• [Material for the task]
-- start --
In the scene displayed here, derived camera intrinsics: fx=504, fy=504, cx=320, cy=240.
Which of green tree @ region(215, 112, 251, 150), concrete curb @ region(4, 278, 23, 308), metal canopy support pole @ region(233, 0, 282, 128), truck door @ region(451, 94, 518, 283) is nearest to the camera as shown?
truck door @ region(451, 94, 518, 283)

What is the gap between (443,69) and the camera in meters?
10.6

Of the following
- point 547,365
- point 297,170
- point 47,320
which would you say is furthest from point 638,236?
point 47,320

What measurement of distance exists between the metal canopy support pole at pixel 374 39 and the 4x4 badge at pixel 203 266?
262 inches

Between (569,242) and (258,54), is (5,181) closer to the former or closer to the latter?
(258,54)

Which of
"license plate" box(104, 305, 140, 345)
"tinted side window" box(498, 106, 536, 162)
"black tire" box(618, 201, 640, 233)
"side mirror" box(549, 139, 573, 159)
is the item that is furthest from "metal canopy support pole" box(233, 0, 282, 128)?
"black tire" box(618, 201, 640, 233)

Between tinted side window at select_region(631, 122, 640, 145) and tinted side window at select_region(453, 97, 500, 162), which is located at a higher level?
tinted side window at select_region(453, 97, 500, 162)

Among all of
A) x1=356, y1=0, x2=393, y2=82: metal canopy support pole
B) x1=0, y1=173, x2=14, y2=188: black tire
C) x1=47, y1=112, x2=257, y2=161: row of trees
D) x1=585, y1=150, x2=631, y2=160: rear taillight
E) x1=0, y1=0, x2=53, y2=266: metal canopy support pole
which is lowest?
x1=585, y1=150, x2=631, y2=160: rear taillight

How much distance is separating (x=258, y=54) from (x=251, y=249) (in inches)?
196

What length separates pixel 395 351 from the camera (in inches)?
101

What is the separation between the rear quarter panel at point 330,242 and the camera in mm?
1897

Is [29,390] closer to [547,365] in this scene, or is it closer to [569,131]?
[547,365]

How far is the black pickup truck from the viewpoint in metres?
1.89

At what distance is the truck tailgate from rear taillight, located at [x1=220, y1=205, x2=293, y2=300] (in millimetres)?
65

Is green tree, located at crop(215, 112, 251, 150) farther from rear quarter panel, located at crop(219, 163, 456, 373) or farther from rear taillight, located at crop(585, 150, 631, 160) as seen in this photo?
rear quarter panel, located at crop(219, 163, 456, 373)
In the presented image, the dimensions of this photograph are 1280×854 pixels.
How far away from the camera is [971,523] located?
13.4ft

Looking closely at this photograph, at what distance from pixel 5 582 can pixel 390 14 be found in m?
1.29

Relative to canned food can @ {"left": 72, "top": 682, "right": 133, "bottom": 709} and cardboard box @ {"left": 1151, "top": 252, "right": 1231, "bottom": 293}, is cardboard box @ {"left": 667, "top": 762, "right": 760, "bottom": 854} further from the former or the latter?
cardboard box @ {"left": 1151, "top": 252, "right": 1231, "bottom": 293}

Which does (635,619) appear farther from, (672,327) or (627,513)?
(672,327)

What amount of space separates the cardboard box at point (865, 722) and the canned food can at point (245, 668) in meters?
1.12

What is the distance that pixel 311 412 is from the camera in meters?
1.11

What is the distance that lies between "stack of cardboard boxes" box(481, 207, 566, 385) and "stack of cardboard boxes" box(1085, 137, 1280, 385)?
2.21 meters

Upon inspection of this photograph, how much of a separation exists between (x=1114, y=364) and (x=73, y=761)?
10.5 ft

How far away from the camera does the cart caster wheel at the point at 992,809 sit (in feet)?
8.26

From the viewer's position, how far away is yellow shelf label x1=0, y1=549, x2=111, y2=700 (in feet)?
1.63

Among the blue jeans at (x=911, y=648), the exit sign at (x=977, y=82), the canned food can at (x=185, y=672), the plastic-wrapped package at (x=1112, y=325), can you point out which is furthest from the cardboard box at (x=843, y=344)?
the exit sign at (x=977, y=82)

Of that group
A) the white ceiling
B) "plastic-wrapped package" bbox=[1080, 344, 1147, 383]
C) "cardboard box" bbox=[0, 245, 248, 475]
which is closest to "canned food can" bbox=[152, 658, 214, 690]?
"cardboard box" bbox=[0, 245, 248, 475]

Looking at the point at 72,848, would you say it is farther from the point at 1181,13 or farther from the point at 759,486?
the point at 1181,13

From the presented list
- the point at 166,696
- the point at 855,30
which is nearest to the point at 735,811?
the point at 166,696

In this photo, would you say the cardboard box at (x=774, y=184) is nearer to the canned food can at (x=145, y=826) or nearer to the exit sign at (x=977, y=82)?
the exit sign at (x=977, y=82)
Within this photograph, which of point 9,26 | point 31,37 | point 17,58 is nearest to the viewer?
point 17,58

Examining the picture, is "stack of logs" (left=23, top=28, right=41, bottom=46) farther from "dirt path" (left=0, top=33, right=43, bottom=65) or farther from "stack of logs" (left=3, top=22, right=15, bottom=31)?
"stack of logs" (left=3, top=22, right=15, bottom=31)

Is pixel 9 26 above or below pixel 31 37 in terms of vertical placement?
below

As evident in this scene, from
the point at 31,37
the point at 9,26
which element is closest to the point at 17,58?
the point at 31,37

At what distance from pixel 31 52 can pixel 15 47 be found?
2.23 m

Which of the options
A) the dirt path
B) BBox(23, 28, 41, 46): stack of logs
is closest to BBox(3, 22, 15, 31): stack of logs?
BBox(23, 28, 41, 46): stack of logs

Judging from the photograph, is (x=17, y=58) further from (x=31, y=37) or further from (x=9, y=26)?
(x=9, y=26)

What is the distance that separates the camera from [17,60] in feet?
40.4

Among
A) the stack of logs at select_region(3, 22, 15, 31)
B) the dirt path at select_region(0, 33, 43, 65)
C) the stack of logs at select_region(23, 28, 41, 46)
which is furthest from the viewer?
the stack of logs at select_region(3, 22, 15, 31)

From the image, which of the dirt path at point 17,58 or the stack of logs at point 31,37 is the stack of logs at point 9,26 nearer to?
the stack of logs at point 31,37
-- end --
• [What you should do] Would you write down every record again, exactly?

• [Full output]
In the scene displayed here, derived camera intrinsics: fx=504, fy=504, cx=320, cy=240.
Which of green tree @ region(215, 112, 251, 150), concrete curb @ region(4, 278, 23, 308), metal canopy support pole @ region(233, 0, 282, 128), truck door @ region(451, 94, 518, 283) is nearest to the camera as shown?
truck door @ region(451, 94, 518, 283)

What is the gap between (443,69) and the camera in meters?
10.6

Of the following
- point 547,365
- point 297,170
- point 47,320
which would you say is furthest from point 638,236?
point 47,320

What measurement of distance exists between the metal canopy support pole at pixel 374 39 and the 4x4 badge at pixel 203 266?
262 inches

Between (569,242) and (258,54), is (5,181) closer to the former or closer to the latter?
(258,54)

Which of
"license plate" box(104, 305, 140, 345)
"tinted side window" box(498, 106, 536, 162)
"black tire" box(618, 201, 640, 233)
"side mirror" box(549, 139, 573, 159)
is the item that is furthest from "metal canopy support pole" box(233, 0, 282, 128)?
"black tire" box(618, 201, 640, 233)

Between tinted side window at select_region(631, 122, 640, 145) and tinted side window at select_region(453, 97, 500, 162), which is located at a higher level?
tinted side window at select_region(453, 97, 500, 162)

Among all of
A) x1=356, y1=0, x2=393, y2=82: metal canopy support pole
B) x1=0, y1=173, x2=14, y2=188: black tire
C) x1=47, y1=112, x2=257, y2=161: row of trees
D) x1=585, y1=150, x2=631, y2=160: rear taillight
E) x1=0, y1=0, x2=53, y2=266: metal canopy support pole
which is lowest?
x1=585, y1=150, x2=631, y2=160: rear taillight

How much distance is separating (x=258, y=54) from (x=251, y=249) (in inches)?
196

What length separates pixel 395 351 from the camera (in inches)?
101

What is the separation between the rear quarter panel at point 330,242 and the camera in mm?
1897

Is [29,390] closer to [547,365] in this scene, or is it closer to [569,131]?
[547,365]

How far is the black pickup truck from the viewpoint in metres?
1.89

At what distance is the truck tailgate from rear taillight, located at [x1=220, y1=205, x2=293, y2=300] (in millimetres)?
65

Is green tree, located at crop(215, 112, 251, 150) farther from rear quarter panel, located at crop(219, 163, 456, 373) or farther from rear taillight, located at crop(585, 150, 631, 160) as seen in this photo?
rear quarter panel, located at crop(219, 163, 456, 373)
In the presented image, the dimensions of this photograph are 1280×854 pixels.
How far away from the camera is [971,523] located?
13.4ft

Looking closely at this photograph, at what distance from pixel 5 582 can pixel 390 14 be found in m?
1.29

Relative to canned food can @ {"left": 72, "top": 682, "right": 133, "bottom": 709} and cardboard box @ {"left": 1151, "top": 252, "right": 1231, "bottom": 293}, is cardboard box @ {"left": 667, "top": 762, "right": 760, "bottom": 854} further from the former or the latter?
cardboard box @ {"left": 1151, "top": 252, "right": 1231, "bottom": 293}

Which does (635,619) appear farther from, (672,327) or (627,513)?
(672,327)

What amount of space separates the cardboard box at point (865, 722) and the canned food can at point (245, 668) in meters?
1.12

What is the distance that pixel 311 412 is from the camera in meters?
1.11

What is the distance that lies between "stack of cardboard boxes" box(481, 207, 566, 385) and "stack of cardboard boxes" box(1085, 137, 1280, 385)?
2.21 meters

Upon inspection of this photograph, how much of a separation exists between (x=1114, y=364) and (x=73, y=761)?
10.5 ft

How far away from the camera does the cart caster wheel at the point at 992,809 sit (in feet)?
8.26

From the viewer's position, how far away is yellow shelf label x1=0, y1=549, x2=111, y2=700 (in feet)?
1.63

Among the blue jeans at (x=911, y=648), the exit sign at (x=977, y=82), the canned food can at (x=185, y=672), the plastic-wrapped package at (x=1112, y=325), can you point out which is furthest from the cardboard box at (x=843, y=344)?
the exit sign at (x=977, y=82)

Of that group
A) the white ceiling
B) "plastic-wrapped package" bbox=[1080, 344, 1147, 383]
C) "cardboard box" bbox=[0, 245, 248, 475]
which is closest to "canned food can" bbox=[152, 658, 214, 690]?
"cardboard box" bbox=[0, 245, 248, 475]

Looking at the point at 72,848, would you say it is farther from the point at 1181,13 or farther from the point at 759,486?
the point at 1181,13

From the presented list
- the point at 166,696
- the point at 855,30
which is nearest to the point at 735,811?
the point at 166,696

In this photo, would you say the cardboard box at (x=774, y=184) is nearer to the canned food can at (x=145, y=826) or nearer to the exit sign at (x=977, y=82)?
the exit sign at (x=977, y=82)
Within this photograph, which of point 9,26 | point 31,37 | point 17,58 is nearest to the viewer?
point 17,58

Examining the picture, is "stack of logs" (left=23, top=28, right=41, bottom=46) farther from "dirt path" (left=0, top=33, right=43, bottom=65) or farther from "stack of logs" (left=3, top=22, right=15, bottom=31)?
"stack of logs" (left=3, top=22, right=15, bottom=31)

Is pixel 9 26 above or below pixel 31 37 in terms of vertical placement?
below

As evident in this scene, from
the point at 31,37
the point at 9,26
which element is closest to the point at 17,58?
the point at 31,37

At what distance from pixel 31 52 can pixel 15 47 be found?
2.23 m

Which of the options
A) the dirt path
B) BBox(23, 28, 41, 46): stack of logs
is closest to BBox(3, 22, 15, 31): stack of logs?
BBox(23, 28, 41, 46): stack of logs

Judging from the photograph, is (x=17, y=58) further from (x=31, y=37) or further from (x=9, y=26)?
(x=9, y=26)

What is the distance that separates the camera from [17,60] in feet?
40.4

Among
A) the stack of logs at select_region(3, 22, 15, 31)
B) the dirt path at select_region(0, 33, 43, 65)
C) the stack of logs at select_region(23, 28, 41, 46)
which is furthest from the viewer?
the stack of logs at select_region(3, 22, 15, 31)

From the image, which of the dirt path at point 17,58 or the stack of logs at point 31,37 is the stack of logs at point 9,26 nearer to?
the stack of logs at point 31,37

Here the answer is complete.